__SOURCE MATERIAL__.
----------------

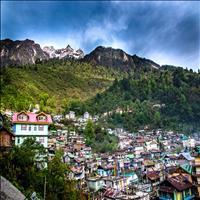 Bhutia Heritage Village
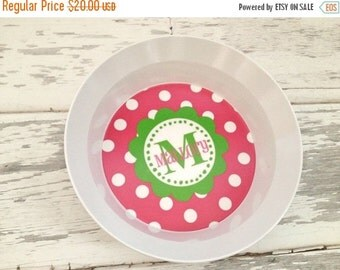 ON SALE Personalized Pink and Green Flower Plate or Bowl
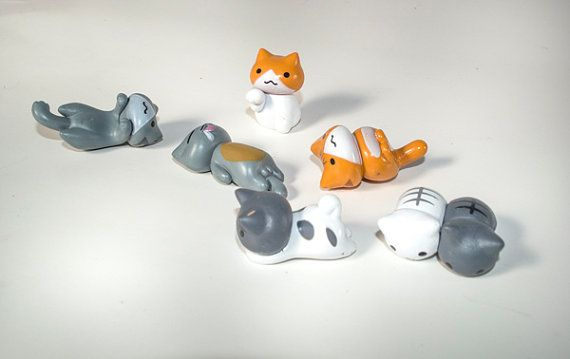 6 PC Orange White Gray Lazy Cat Kitty Kittens Hanging Miniature Garden Plants Terrarium Doll House Ornament Fairy Decoration az8017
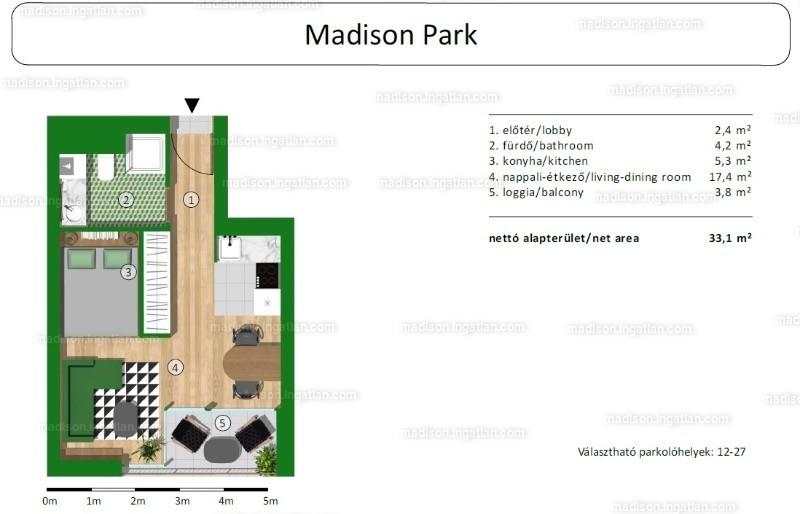 Madison Park I. ütem - 1 szoba erkéllyel
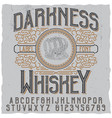 darkness whiskey poster vector image vector image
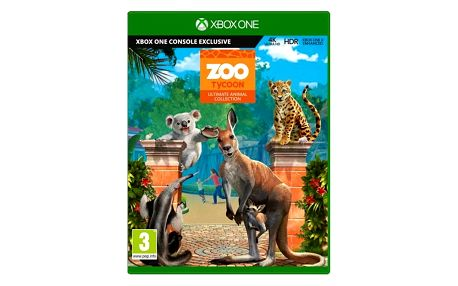 Hra Microsoft Xbox One Zoo Tycoon: Ultimate Animal Collection (GYP-00020)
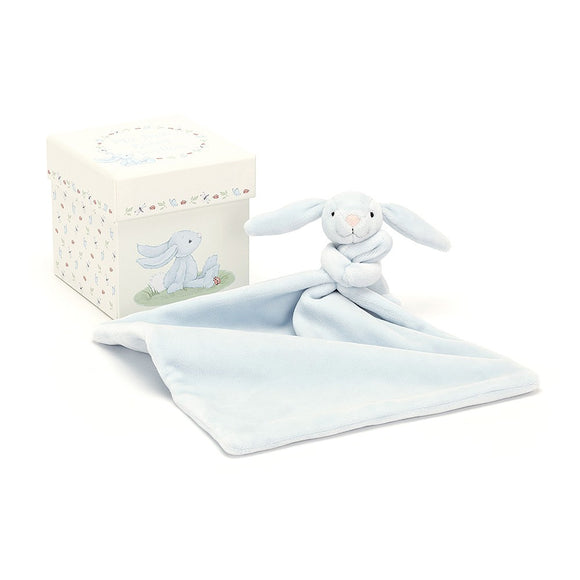 My First Blue Bunny Soother Boxed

----------------

__WHAT TO DO__.
Would you set down the records above once more, exactly, with the pictures removed?

__COMPLETED TASK__.
 Bhutia Heritage Village
 ON SALE Personalized Pink and Green Flower Plate or Bowl
 6 PC Orange White Gray Lazy Cat Kitty Kittens Hanging Miniature Garden Plants Terrarium Doll House Ornament Fairy Decoration az8017
 Madison Park I. ütem - 1 szoba erkéllyel
 darkness whiskey poster vector image vector image
 Hra Microsoft Xbox One Zoo Tycoon: Ultimate Animal Collection (GYP-00020)
 My First Blue Bunny Soother Boxed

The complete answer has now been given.